Before delving into the specifics, it’s essential to understand who qualifies for RDEC. Generally, companies with over 500 employees, a turnover of over €100 million, and/or a balance sheet exceeding €86 million are eligible. These firms are considered “large companies” in accordance with EU definitions.
Even though RDEC is generally aimed at larger organisations, small and medium enterprises (SMEs) that subcontract R&D work to larger companies can also benefit. SMEs may claim under RDEC for certain projects that don’t qualify for SME R&D tax credits.
Direct R&D Costs
Staffing is often the most significant direct cost associated with R&D activities. Salaries, wages, Class 1 National Insurance contributions, and pension contributions all fall under claimable expenses. When making an RDEC claim, you can include these staff costs proportionate to the time they spent on R&D activities.

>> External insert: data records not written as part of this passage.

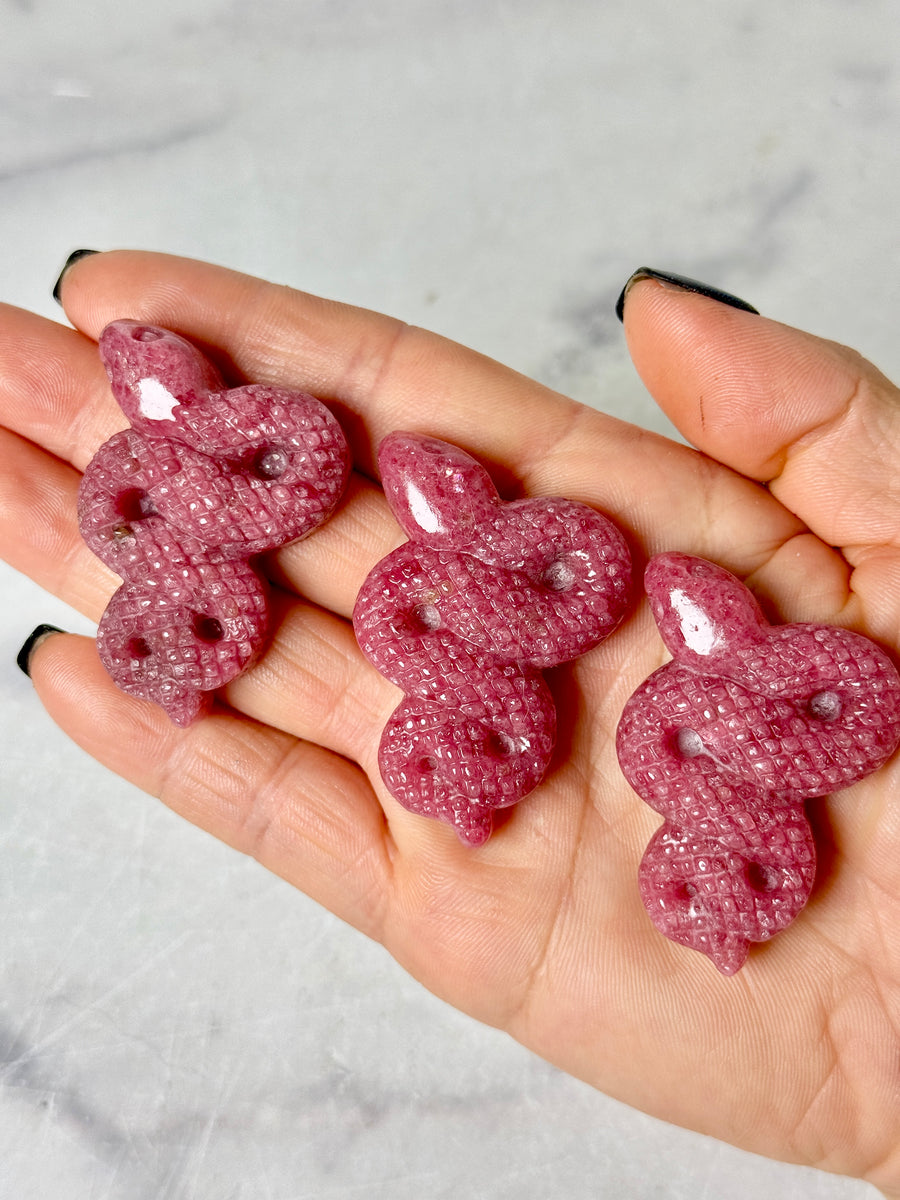 Rhodonite Snake Carving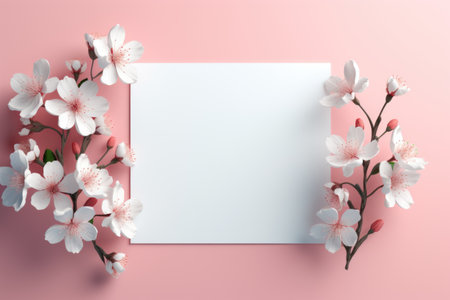 Mockup frame, Delicate Mockup Frame in Soft Pastel Hues against a Floral Wallpaper. Generative AIの素材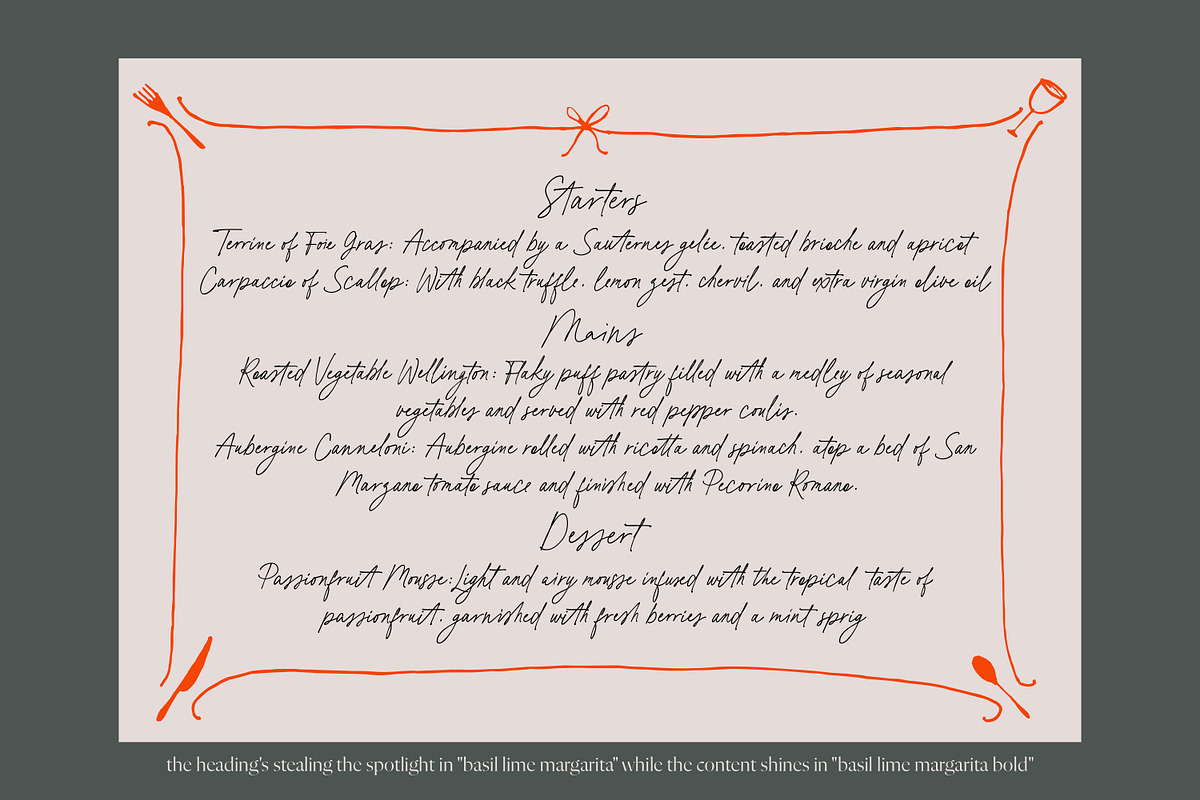 Basil Lime Margarita Script Font, a Handwritten Font by PeachCreme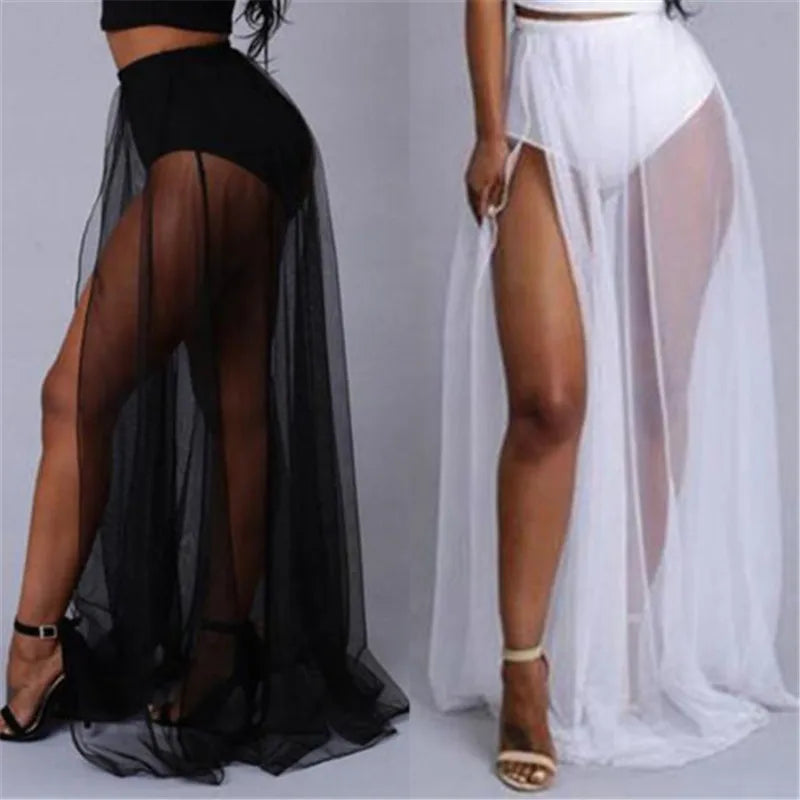 2024 Summer Swimwear Beach Cover-Up Sheer Beach Skirts For Women Solid Lace See-Through Hollow Out Ankle Length Mesh Skirt Women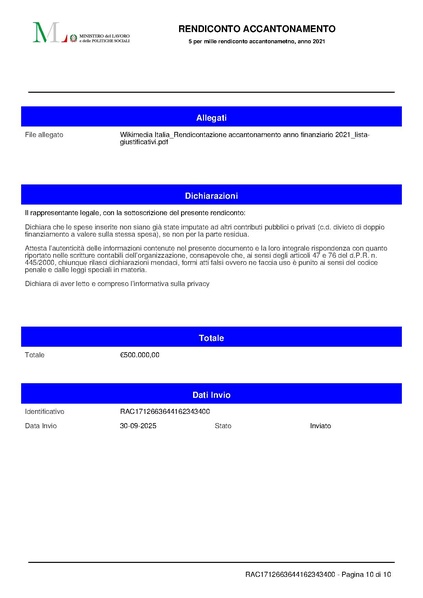 File:Rendicontazione 5x1000 accantonamento anno finanziario 2021.pdf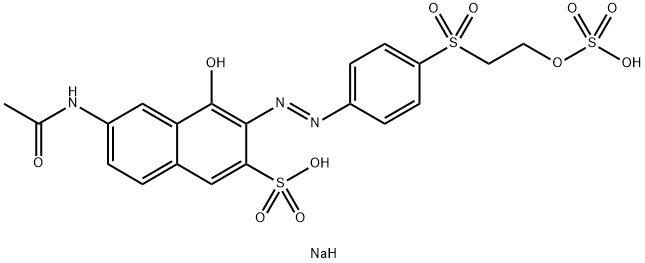 disodium 6-acetamido-4-hydroxy-3-[[4-[[2-(sulphonatooxy)ethyl]sulphonyl]phenyl]azo]naphthalene-2-sulphonate  Struktur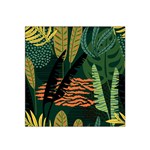 Abstract Seamless Pattern With Tropical Leaves Satin Bandana Scarf Front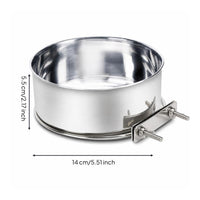 Stainless Steel Dog Food Bowl with Clamp Holder Space-Saving Pet Food Bowl with Clamp Holder Rust-Resistant Feeding Dish Secure for Kennel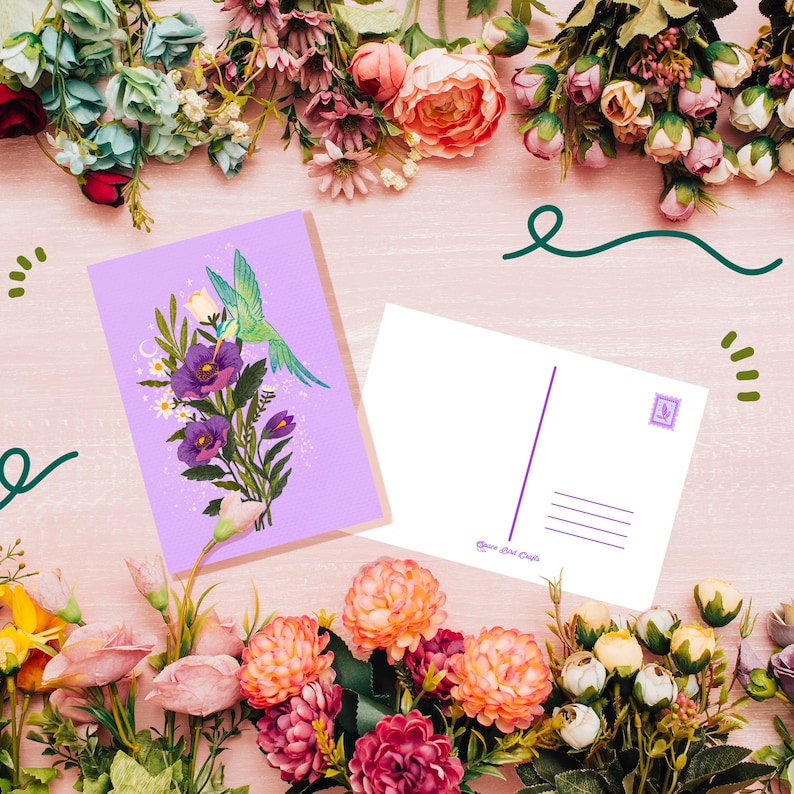 Un jeu de cartes postales florales taille carte postale impression d'art carte postale botanique Postkarten impressions d'art floral cartes de fête des mères image 9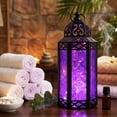 thumbnail image 4 of Moroccan Metal Candle Lantern Holder with LED Fairy String Lights, Medium, Purple, 4 of 13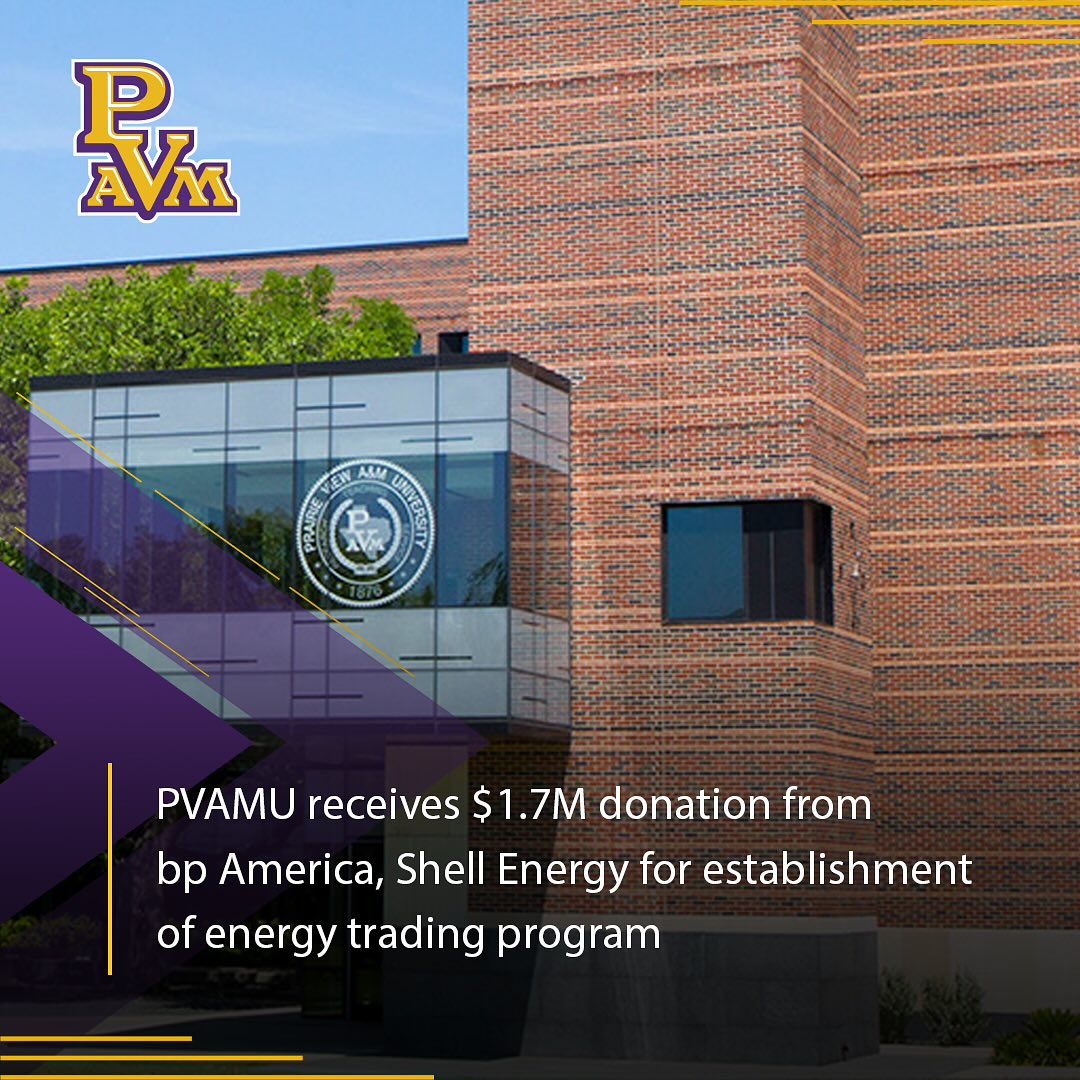 PVAMU receives $1.7M donation📉 from bp America, Shell Energy for establishment of energy trading program to support the College of Business💼. To learn more, click link 🔗: pvamu.edu/blog/pvamu-rec…  #PV #PVAMU 👩🏾‍💼🧑🏾‍💼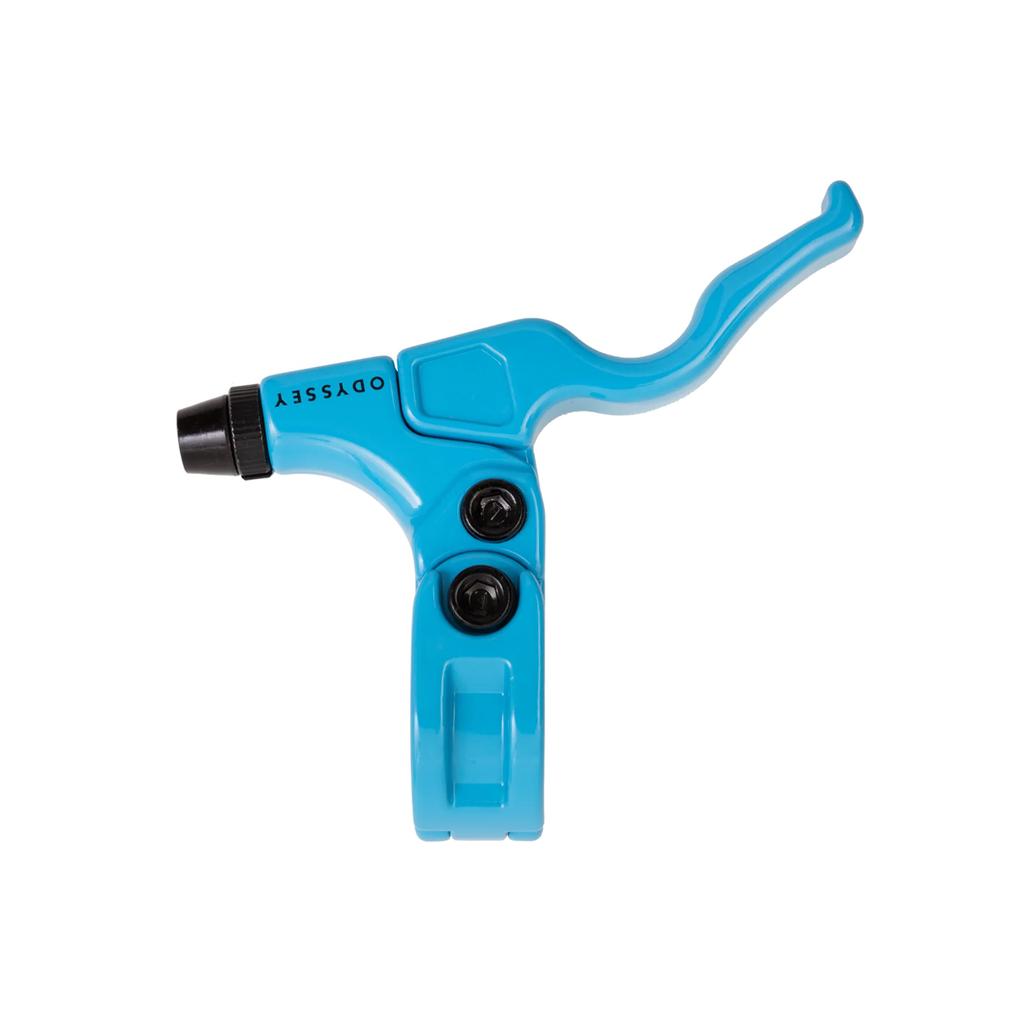 The Odyssey Monolever Trigger Lever, shown in blue with two black bolts and gyro compatibility for premium braking, is displayed against a white background.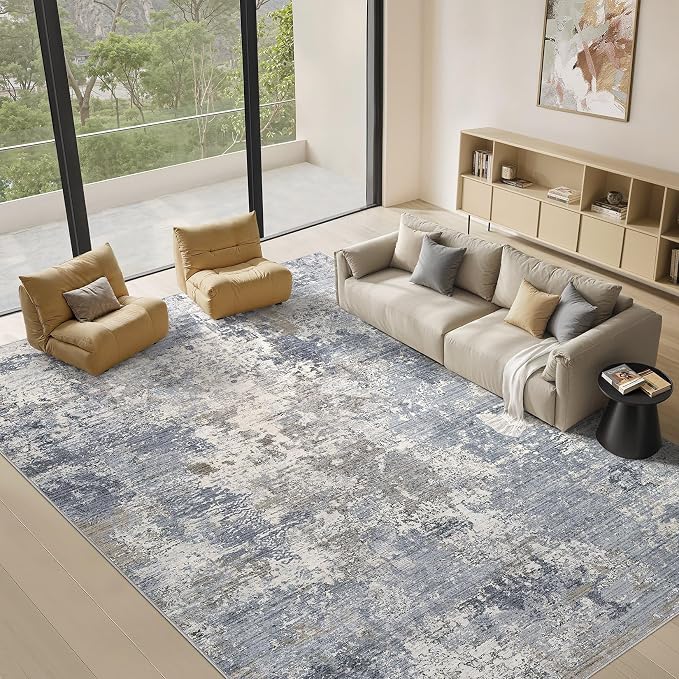 9x12 Area Rugs for Living Room - Washable Living Room Rug Large Abstract Modern Neutral Soft Carpet with Non-Slip Backing, Stain Resistant for Bedroom Dining Decor (Light Denim Blue)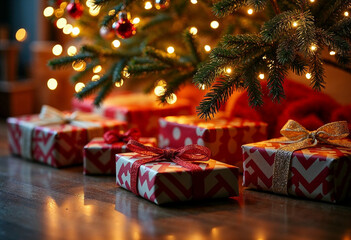 Wall Mural - a beautifully decorated christmas tree with an abundance of colorfully wrapped gifts underneath. foc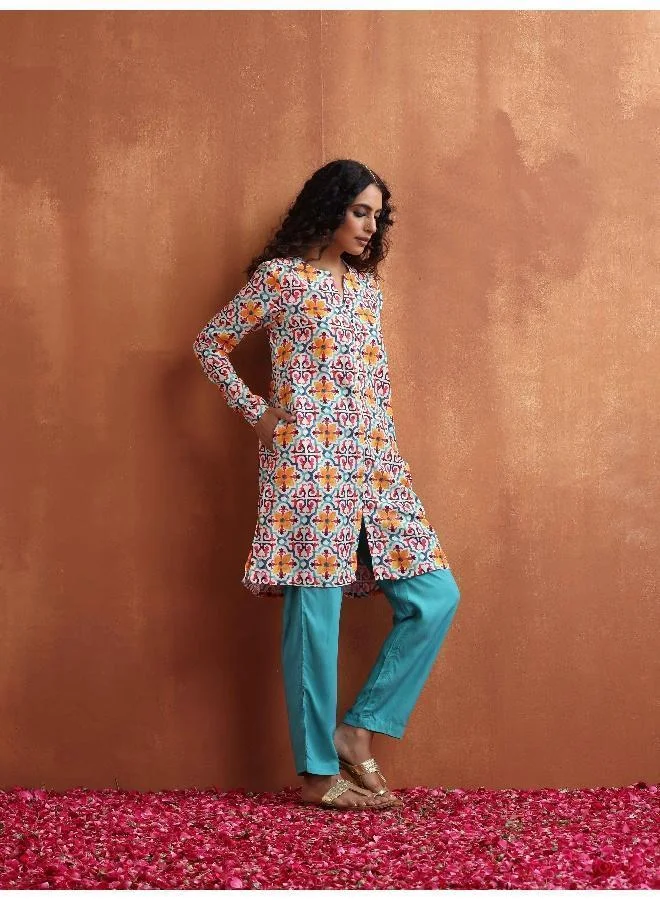 trueBrowns Off White Print Kurta Co-ord Set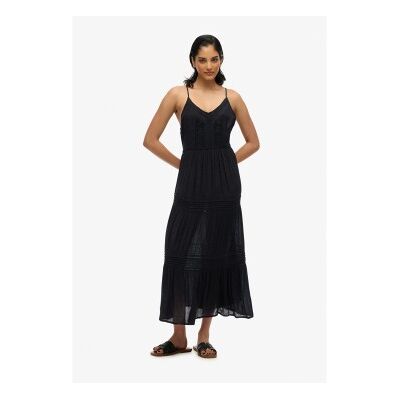 Superdry für Damen. W8011908A Ibiza-Kleid schwarz (XL), Lässig, Viskose, Ärmellos / Hosenträger Superdry für Damen. W8011908A Ibiza-Kleid schwarz (XL), Lässig, Viskose, Ärmellos / Hosenträger
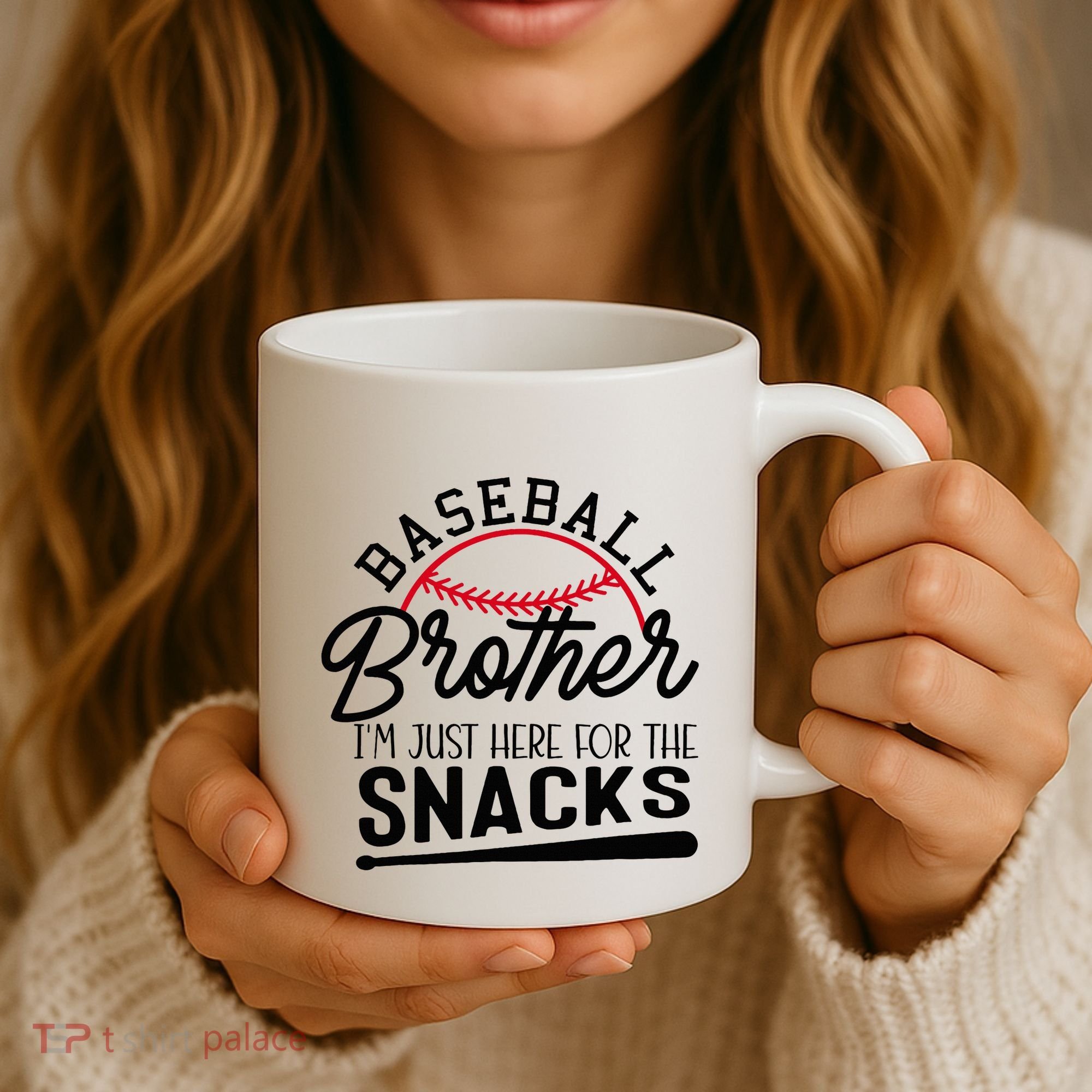 Baseball Brother IM Just Here For The Snacks Funny Baseball Coffee Mug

Consumable items like materials and utilities are another area where businesses can recover costs. Be sure to keep meticulous records as these expenses must be directly attributable to R&D activities. Buzzacott accounting firm emphasises the importance of documentation in securing a successful RDEC claim.
Unlike the SME scheme, RDEC allows for the recovery of some overheads. You can claim costs like utilities as long as they’re apportioned correctly to the R&D activity. For example, if 20% of your workspace is dedicated to R&D, then a similar percentage of the rent could be included in your claim.
The Claim Process
Start by identifying R&D projects and their associated costs. It’s crucial to maintain meticulous records, including invoices, timesheets, and any other documentation that can substantiate your claim. The HM Revenue & Customs (HMRC) provides specific guidelines on what you need to prepare.
Once you have gathered all the necessary information, file your claim through your Company Tax Return (CTR). You should do this within two years from the end of the accounting period in which the expenditure occurred. Failure to do so could mean forfeiting your claim.
When it comes to RDEC, a lack of proper record-keeping is often the main issue. Being hasty and failing to document the direct link between costs and R&D activities can lead to claim rejections. Businesses must adhere to HMRC regulations and provide all required supporting evidence.
Another potential pitfall is misunderstanding what constitutes R&D according to HMRC definitions. Businesses sometimes incorrectly assume that any innovative activity can be claimed for, which leads to unsuccessful claims. It’s vital to familiarise yourself with HMRC’s criteria to ensure you’re legitimately eligible.
Understanding what costs are recoverable under the RDEC scheme can be a game-changer for British businesses. It’s not just about knowing the types of costs that can be claimed but also understanding the process, the documentation required, and the common pitfalls to avoid.